La mise en échec de Mark Scheifele sur Jake Evans était «un coup violent, mais c’était un coup légal», affirme l’entraîneur-chef des Jets de Winnipeg.
Photo: John Woods La Presse canadienne La mise en échec de Mark Scheifele sur Jake Evans était «un coup violent, mais c’était un coup légal», affirme l’entraîneur-chef des Jets de Winnipeg.

L’entraîneur-chef des Jets de Winnipeg Paul Maurice s’est porté à la défense de l’attaquant Mark Scheifele, au lendemain de sa mise en échec vicieuse en fin de match aux dépens de l’attaquant du Canadien de Montréal Jake Evans.

« Tu dois faire tout ce que tu peux pour empêcher l’adversaire de marquer. C’était un coup violent, mais c’était un coup légal », a déclaré Maurice en visioconférence, jeudi.
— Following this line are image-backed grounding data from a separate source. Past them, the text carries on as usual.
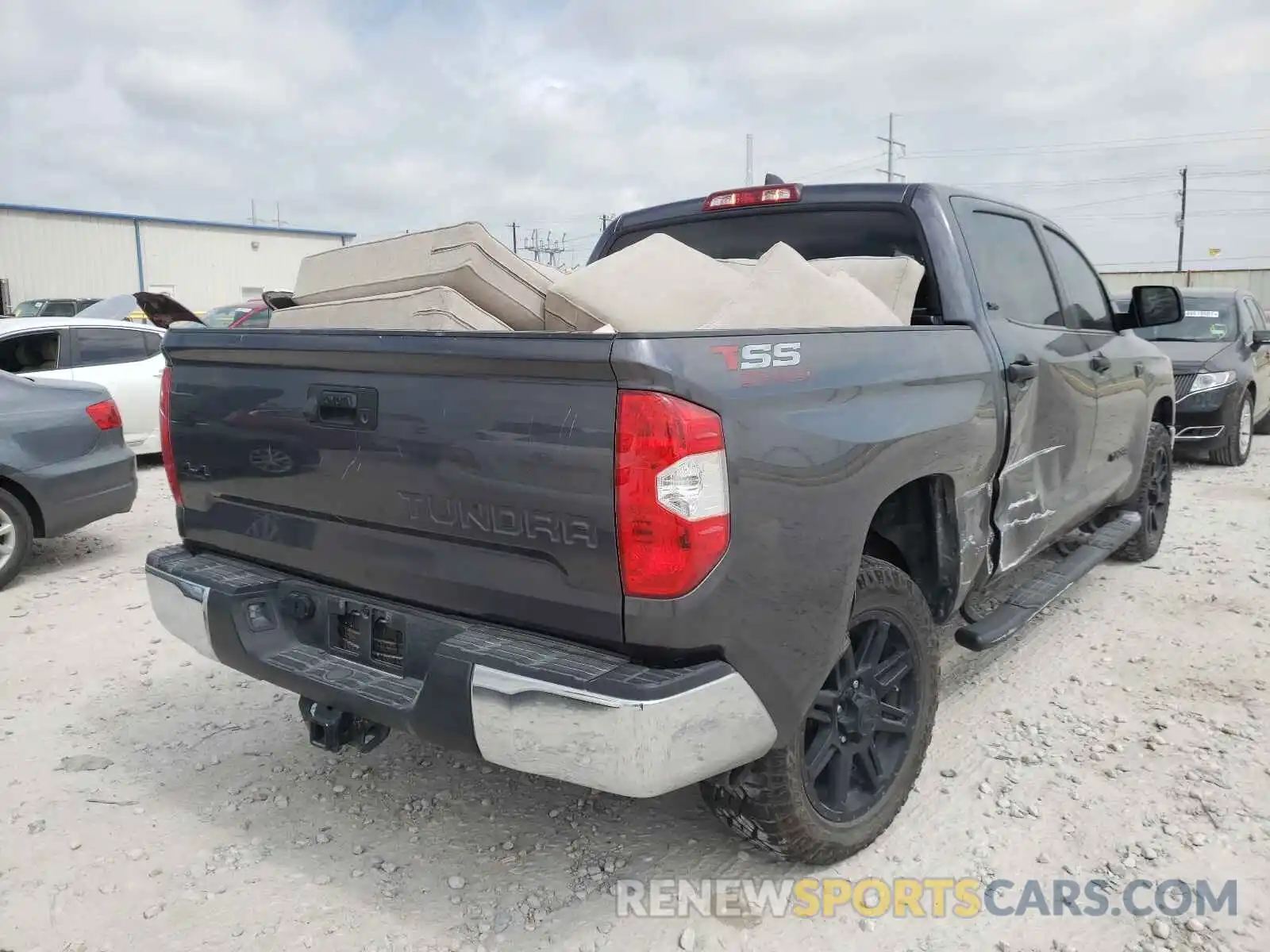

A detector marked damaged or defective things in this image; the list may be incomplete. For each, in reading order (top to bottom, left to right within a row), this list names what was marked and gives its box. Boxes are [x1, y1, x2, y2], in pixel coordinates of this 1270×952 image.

damaged truck body [144, 180, 1183, 863]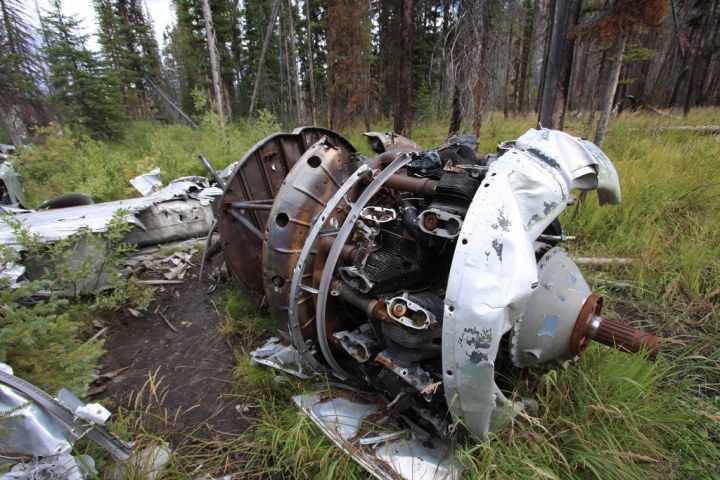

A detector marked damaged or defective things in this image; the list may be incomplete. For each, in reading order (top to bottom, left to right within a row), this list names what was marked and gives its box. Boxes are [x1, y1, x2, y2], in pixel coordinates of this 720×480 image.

torn metal sheet [130, 166, 164, 194]
rusted engine cowling ring [218, 127, 356, 306]
rusty brown metal [217, 127, 358, 304]
rusted engine cowling ring [262, 138, 360, 334]
torn metal sheet [0, 364, 131, 476]
torn metal sheet [294, 392, 458, 478]
crumpled aluminum panel [292, 392, 462, 478]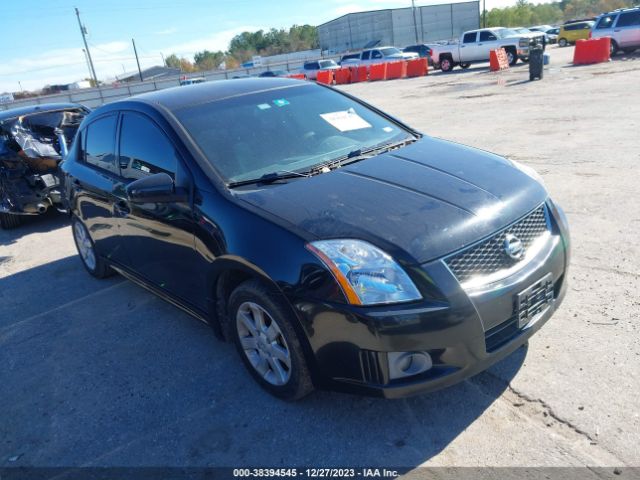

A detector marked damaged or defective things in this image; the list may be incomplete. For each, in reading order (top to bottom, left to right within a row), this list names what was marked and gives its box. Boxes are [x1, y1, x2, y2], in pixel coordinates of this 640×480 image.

damaged gray car [0, 102, 89, 229]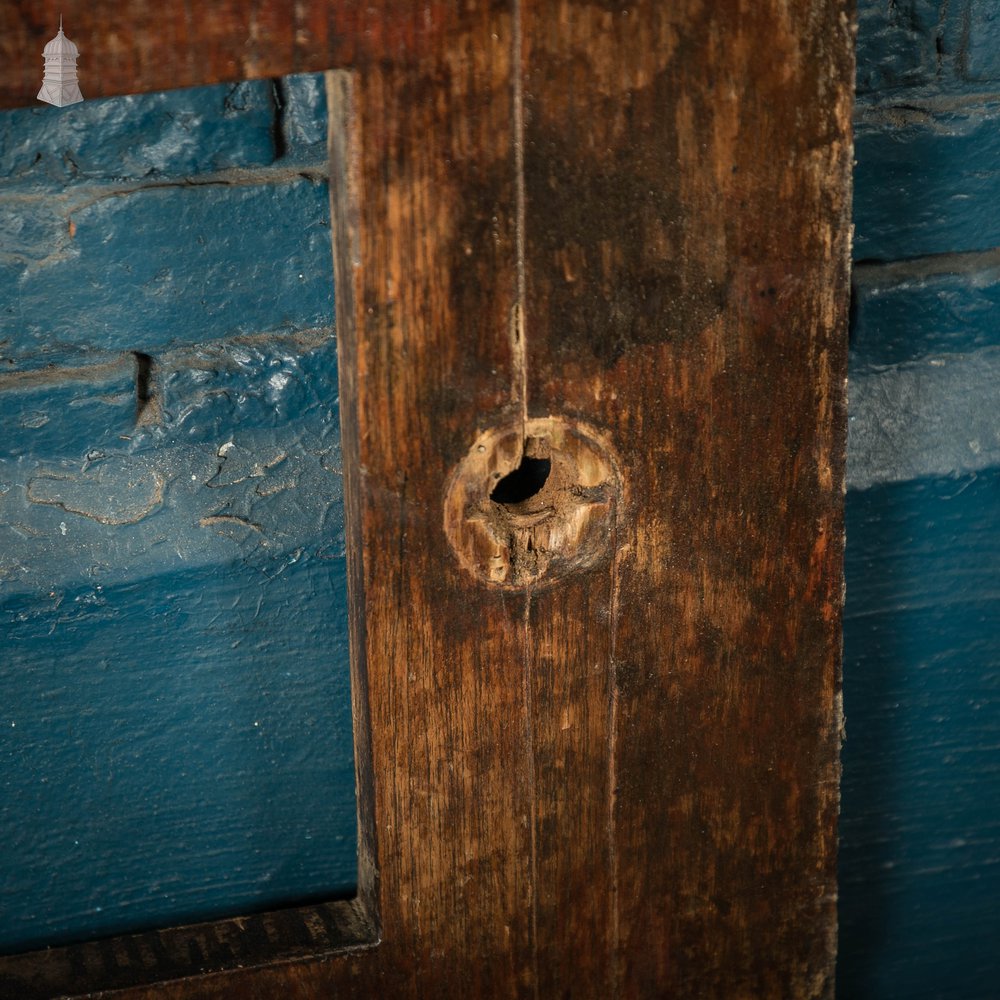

Maurice a ajouté que selon lui, « ses patins [de Scheifele] sont restés sur la patinoire et ses bras étaient serrés contre son corps, donc c’était une mise en échec légale ».

Que ce contact soit légitime ou non, l’attaquant des Jets aura un entretien téléphonique pour assaut devant le Département de la sécurité des joueurs de la LNH un peu plus tard aujourd’hui.

Cette annonce signifie que Scheifele pourrait écoper d’une suspension maximale de 5 matchs ou d’une amende de plus de 5000 $ pour son coup aux dépens d’Evans, mercredi, dans la victoire de 5-3 du Canadien lors du match no 1 de la série finale de la section Nord.

Evans est resté étendu sur la glace pendant de longs moments après avoir encaissé une violente mise en échec de Scheifele pour marquer dans un filet désert avec 56,9 secondes à écouler.

L’attaquant des Jets a écopé une punition majeure pour assaut et une inconduite de partie pour son geste. Evans a quitté la patinoire sur une civière. L’attaquant était conscient et a été aperçu en mesure de bouger ses bras.

Dans le vestiaire des Jets, les joueurs ont indiqué qu’ils devront se serrer les coudes si jamais Scheifele est suspendu.

« Nous pourrions être privés de notre meilleur joueur pour un certain temps — nous avions vécu le même genre de situation dans la bulle à Toronto l’an dernier —, mais je crois que nous sommes beaucoup mieux équipés aujourd’hui pour faire face à ce genre de situation. Les gars devront élever leur niveau de jeu d’un cran [s’il est suspendu]. Il faudra rebondir et trouver une façon de gagner le prochain match. Ce sera un putain de gros match pour nous », a évoqué l’attaquant des Jets Andrew Copp.

Les Manitobains ont aussi tout fait afin d’éviter de s’aventurer dans une guerre de mots avec le Canadien, après que le défenseur Joel Edmundson ait prévenu que si Scheifele effectuait un retour dans la série, alors « nous ferons tout pour lui rendre la vie misérable ».

« Nous sommes simplement heureux qu’il (Evans) aille bien. Nous ne pouvons pas nous préoccuper de ce qu’ils peuvent dire ; nous devons simplement nous concentrer sur le prochain match », a noté Copp.

« Il faut qu’on tourne la page et qu’on se concentre sur le prochain match, car les séries éliminatoires sont en quelque sorte comme une partie d’échecs ; il faut constamment s’adapter », a renchéri le défenseur des Jets Josh Morrissey.

Alors qu’il attendait le verdict du Département de la sécurité des joueurs de la LNH, Scheifele a été observé vers la fin de l’entraînement des Jets en train de discuter avec Maurice, au centre de la patinoire. L’entraînement était optionnel, et plusieurs vétérans manquaient à l’appel, dont Paul Stastny, qui n’a pas pris part au match no 1.

Le match no 2 de la série aura lieu vendredi soir au Bell MTS Centre.